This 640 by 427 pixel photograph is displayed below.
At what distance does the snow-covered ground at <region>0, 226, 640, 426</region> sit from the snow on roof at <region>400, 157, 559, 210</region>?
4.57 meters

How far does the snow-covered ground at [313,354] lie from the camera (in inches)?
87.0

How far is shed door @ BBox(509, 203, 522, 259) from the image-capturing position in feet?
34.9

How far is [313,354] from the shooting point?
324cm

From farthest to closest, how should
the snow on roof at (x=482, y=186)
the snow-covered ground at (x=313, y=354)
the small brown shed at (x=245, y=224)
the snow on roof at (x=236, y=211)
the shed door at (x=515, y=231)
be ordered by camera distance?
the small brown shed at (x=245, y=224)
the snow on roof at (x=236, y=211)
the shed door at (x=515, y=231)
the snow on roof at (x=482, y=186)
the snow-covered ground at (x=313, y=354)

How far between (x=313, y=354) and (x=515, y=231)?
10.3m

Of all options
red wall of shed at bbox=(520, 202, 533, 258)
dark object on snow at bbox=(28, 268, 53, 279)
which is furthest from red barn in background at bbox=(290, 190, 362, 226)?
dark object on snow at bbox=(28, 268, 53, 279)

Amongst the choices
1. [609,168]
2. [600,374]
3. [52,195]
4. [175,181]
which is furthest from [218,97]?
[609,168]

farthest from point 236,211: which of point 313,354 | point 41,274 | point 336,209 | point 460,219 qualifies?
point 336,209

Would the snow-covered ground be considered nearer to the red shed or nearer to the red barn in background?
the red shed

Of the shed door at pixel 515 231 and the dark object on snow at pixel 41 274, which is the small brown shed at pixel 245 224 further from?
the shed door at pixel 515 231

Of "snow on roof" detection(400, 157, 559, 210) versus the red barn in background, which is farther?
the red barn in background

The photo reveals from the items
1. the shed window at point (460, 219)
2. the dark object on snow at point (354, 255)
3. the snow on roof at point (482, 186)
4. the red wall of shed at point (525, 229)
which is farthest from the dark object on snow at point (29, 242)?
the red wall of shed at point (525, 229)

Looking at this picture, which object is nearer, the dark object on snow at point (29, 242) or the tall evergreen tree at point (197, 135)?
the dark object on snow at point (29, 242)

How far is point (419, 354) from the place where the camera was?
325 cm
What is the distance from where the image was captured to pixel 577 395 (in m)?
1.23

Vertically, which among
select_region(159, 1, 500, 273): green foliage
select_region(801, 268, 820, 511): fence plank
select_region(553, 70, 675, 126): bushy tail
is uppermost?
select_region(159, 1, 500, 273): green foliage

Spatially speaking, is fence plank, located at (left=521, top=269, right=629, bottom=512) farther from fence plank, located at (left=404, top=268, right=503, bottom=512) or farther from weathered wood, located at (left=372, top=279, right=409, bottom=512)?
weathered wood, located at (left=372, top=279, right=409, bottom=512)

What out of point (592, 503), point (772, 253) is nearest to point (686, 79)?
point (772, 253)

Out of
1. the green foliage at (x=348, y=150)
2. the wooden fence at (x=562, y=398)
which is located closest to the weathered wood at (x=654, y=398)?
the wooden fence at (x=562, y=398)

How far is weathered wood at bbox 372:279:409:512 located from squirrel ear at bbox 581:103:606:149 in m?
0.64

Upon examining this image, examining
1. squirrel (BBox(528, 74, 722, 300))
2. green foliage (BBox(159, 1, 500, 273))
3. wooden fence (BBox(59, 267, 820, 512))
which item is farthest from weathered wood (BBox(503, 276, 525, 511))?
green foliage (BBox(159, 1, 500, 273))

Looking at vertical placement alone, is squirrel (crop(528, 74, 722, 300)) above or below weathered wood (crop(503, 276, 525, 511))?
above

##########

TASK OBJECTIVE ▸ Can you write out all of the data above again, word for word and without changes?

SOLUTION TO THE EXERCISE ▸
This 640 by 427 pixel photograph is displayed below.
At what distance does the snow-covered ground at <region>0, 226, 640, 426</region> sit from the snow on roof at <region>400, 157, 559, 210</region>?
4.57 meters

How far does the snow-covered ground at [313,354] lie from the camera (in inches)?
87.0

How far is shed door @ BBox(509, 203, 522, 259) from the image-capturing position in feet?
34.9

How far is [313,354] from the shooting point?
324cm

From farthest to closest, how should
the snow on roof at (x=482, y=186)
the snow-covered ground at (x=313, y=354)
the small brown shed at (x=245, y=224)
the snow on roof at (x=236, y=211)
the shed door at (x=515, y=231)
be ordered by camera distance?
the small brown shed at (x=245, y=224)
the snow on roof at (x=236, y=211)
the shed door at (x=515, y=231)
the snow on roof at (x=482, y=186)
the snow-covered ground at (x=313, y=354)

How far between (x=313, y=354) and (x=515, y=231)?
10.3m

Of all options
red wall of shed at bbox=(520, 202, 533, 258)
dark object on snow at bbox=(28, 268, 53, 279)
which is furthest from red barn in background at bbox=(290, 190, 362, 226)?
dark object on snow at bbox=(28, 268, 53, 279)

Amongst the choices
1. [609,168]
2. [600,374]
3. [52,195]
4. [175,181]
which is furthest from [218,97]?
[609,168]

farthest from point 236,211: which of point 313,354 | point 41,274 | point 336,209 | point 460,219 qualifies?
point 336,209

Would the snow-covered ground be considered nearer to the red shed or nearer to the red barn in background?
the red shed

Of the shed door at pixel 515 231 and the dark object on snow at pixel 41 274, which is the small brown shed at pixel 245 224 further from?
the shed door at pixel 515 231

Of "snow on roof" detection(400, 157, 559, 210) versus the red barn in background, which is farther?
the red barn in background

The photo reveals from the items
1. the shed window at point (460, 219)
2. the dark object on snow at point (354, 255)
3. the snow on roof at point (482, 186)
4. the red wall of shed at point (525, 229)
which is farthest from the dark object on snow at point (29, 242)?
the red wall of shed at point (525, 229)

Looking at this picture, which object is nearer, the dark object on snow at point (29, 242) or the tall evergreen tree at point (197, 135)?
the dark object on snow at point (29, 242)

How far is point (419, 354) from the place where the camera was?
325 cm
What is the distance from where the image was captured to pixel 577 395 (in m)?
1.23

Vertically, which among
select_region(159, 1, 500, 273): green foliage
select_region(801, 268, 820, 511): fence plank
select_region(553, 70, 675, 126): bushy tail
is uppermost?
select_region(159, 1, 500, 273): green foliage

Spatially speaking, is fence plank, located at (left=521, top=269, right=629, bottom=512) farther from fence plank, located at (left=404, top=268, right=503, bottom=512) or farther from weathered wood, located at (left=372, top=279, right=409, bottom=512)?
weathered wood, located at (left=372, top=279, right=409, bottom=512)

What out of point (592, 503), point (772, 253) is nearest to point (686, 79)?
point (772, 253)

Out of
1. the green foliage at (x=348, y=150)
2. the wooden fence at (x=562, y=398)
which is located closest to the weathered wood at (x=654, y=398)?
the wooden fence at (x=562, y=398)

How far is weathered wood at bbox 372:279:409:512 located from squirrel ear at bbox 581:103:606:149 in m?
0.64

Upon examining this image, examining
1. squirrel (BBox(528, 74, 722, 300))
2. green foliage (BBox(159, 1, 500, 273))
3. wooden fence (BBox(59, 267, 820, 512))
which item is farthest from weathered wood (BBox(503, 276, 525, 511))?
green foliage (BBox(159, 1, 500, 273))

Looking at vertical placement alone, is squirrel (crop(528, 74, 722, 300)) above or below weathered wood (crop(503, 276, 525, 511))?
above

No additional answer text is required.